**What to do**
Convert the stretch of data from the start through the line containing "How many years are shown" into a Markdown table with the columns Row and Entry, omitting blank lines.

Collection entries:
----

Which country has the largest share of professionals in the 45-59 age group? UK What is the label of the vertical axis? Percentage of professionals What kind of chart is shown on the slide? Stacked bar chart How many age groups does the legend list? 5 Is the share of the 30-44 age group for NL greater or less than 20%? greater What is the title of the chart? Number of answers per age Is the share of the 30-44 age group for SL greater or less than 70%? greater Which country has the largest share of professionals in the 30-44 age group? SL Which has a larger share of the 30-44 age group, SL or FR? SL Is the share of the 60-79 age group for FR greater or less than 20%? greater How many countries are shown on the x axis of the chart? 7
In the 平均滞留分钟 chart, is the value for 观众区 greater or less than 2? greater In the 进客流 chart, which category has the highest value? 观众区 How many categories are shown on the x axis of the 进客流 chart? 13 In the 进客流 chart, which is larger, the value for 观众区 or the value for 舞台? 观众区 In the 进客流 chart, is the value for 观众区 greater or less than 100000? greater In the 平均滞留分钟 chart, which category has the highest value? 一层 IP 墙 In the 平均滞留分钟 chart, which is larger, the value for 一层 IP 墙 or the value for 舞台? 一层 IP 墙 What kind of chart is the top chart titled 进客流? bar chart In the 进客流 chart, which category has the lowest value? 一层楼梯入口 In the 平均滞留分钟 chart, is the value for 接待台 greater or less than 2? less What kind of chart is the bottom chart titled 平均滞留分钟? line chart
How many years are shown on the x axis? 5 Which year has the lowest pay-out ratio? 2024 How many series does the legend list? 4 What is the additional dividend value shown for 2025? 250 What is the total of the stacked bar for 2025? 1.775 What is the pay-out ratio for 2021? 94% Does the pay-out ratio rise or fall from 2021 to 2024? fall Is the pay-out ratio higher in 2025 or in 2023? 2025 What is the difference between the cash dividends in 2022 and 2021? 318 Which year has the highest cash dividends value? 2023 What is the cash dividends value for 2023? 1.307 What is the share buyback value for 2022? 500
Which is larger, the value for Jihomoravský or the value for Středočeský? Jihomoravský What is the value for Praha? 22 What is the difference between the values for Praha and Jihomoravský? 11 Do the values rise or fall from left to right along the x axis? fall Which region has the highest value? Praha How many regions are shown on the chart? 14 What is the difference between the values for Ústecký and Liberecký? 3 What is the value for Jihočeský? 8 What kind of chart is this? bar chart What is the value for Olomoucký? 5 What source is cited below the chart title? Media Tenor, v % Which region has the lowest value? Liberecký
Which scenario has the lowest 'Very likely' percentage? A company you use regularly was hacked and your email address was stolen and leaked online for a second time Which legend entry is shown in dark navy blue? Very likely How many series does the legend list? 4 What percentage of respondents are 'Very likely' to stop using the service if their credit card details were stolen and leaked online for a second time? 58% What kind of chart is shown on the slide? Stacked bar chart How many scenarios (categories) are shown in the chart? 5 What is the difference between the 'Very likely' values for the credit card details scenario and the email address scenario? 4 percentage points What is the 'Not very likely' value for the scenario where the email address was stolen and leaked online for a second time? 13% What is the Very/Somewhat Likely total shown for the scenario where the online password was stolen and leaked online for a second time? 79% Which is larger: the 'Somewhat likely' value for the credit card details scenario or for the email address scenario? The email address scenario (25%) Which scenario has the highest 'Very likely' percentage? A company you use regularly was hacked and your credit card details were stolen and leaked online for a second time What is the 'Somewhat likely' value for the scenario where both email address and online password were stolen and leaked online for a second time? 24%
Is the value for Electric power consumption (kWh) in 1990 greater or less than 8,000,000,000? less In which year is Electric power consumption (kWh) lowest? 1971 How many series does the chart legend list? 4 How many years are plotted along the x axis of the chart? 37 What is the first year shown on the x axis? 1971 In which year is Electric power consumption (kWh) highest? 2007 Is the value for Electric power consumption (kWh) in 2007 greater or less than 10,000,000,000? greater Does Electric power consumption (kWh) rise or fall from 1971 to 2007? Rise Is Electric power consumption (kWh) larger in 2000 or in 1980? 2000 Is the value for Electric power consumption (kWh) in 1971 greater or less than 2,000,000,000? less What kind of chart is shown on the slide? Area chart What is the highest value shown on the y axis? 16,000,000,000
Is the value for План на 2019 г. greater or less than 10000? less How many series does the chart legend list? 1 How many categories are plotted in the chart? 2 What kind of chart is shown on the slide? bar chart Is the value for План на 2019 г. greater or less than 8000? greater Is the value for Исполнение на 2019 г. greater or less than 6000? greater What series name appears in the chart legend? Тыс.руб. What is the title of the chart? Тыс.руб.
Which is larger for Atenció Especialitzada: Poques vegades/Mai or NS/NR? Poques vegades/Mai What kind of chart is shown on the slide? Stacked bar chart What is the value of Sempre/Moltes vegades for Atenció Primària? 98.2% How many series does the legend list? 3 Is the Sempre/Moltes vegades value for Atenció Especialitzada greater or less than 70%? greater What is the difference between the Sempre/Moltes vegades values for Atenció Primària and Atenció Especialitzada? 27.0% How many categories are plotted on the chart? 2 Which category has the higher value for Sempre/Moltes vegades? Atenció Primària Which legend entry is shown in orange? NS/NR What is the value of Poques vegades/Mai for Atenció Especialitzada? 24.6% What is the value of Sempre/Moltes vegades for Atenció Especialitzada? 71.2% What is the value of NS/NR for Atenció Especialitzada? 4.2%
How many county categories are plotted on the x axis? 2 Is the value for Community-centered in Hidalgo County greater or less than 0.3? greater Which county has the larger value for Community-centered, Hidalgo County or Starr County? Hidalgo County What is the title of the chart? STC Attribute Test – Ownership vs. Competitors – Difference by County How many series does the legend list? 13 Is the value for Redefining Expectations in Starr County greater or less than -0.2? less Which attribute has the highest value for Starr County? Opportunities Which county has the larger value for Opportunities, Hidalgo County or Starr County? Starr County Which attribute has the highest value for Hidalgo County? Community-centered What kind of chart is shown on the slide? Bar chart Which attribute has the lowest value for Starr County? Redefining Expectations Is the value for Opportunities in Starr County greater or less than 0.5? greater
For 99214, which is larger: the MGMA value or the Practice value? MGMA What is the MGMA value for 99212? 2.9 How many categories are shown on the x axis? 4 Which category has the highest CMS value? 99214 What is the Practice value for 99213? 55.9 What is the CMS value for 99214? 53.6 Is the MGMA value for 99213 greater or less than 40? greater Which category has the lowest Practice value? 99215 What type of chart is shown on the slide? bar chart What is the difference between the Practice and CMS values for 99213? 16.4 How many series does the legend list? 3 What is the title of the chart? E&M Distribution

----

**Answer to the problem**
| Row | Entry |
|---|---|
| 1 | Which country has the largest share of professionals in the 45-59 age group? UK What is the label of the vertical axis? Percentage of professionals What kind of chart is shown on the slide? Stacked bar chart How many age groups does the legend list? 5 Is the share of the 30-44 age group for NL greater or less than 20%? greater What is the title of the chart? Number of answers per age Is the share of the 30-44 age group for SL greater or less than 70%? greater Which country has the largest share of professionals in the 30-44 age group? SL Which has a larger share of the 30-44 age group, SL or FR? SL Is the share of the 60-79 age group for FR greater or less than 20%? greater How many countries are shown on the x axis of the chart? 7 |
| 2 | In the 平均滞留分钟 chart, is the value for 观众区 greater or less than 2? greater In the 进客流 chart, which category has the highest value? 观众区 How many categories are shown on the x axis of the 进客流 chart? 13 In the 进客流 chart, which is larger, the value for 观众区 or the value for 舞台? 观众区 In the 进客流 chart, is the value for 观众区 greater or less than 100000? greater In the 平均滞留分钟 chart, which category has the highest value? 一层 IP 墙 In the 平均滞留分钟 chart, which is larger, the value for 一层 IP 墙 or the value for 舞台? 一层 IP 墙 What kind of chart is the top chart titled 进客流? bar chart In the 进客流 chart, which category has the lowest value? 一层楼梯入口 In the 平均滞留分钟 chart, is the value for 接待台 greater or less than 2? less What kind of chart is the bottom chart titled 平均滞留分钟? line chart |
| 3 | How many years are shown on the x axis? 5 Which year has the lowest pay-out ratio? 2024 How many series does the legend list? 4 What is the additional dividend value shown for 2025? 250 What is the total of the stacked bar for 2025? 1.775 What is the pay-out ratio for 2021? 94% Does the pay-out ratio rise or fall from 2021 to 2024? fall Is the pay-out ratio higher in 2025 or in 2023? 2025 What is the difference between the cash dividends in 2022 and 2021? 318 Which year has the highest cash dividends value? 2023 What is the cash dividends value for 2023? 1.307 What is the share buyback value for 2022? 500 |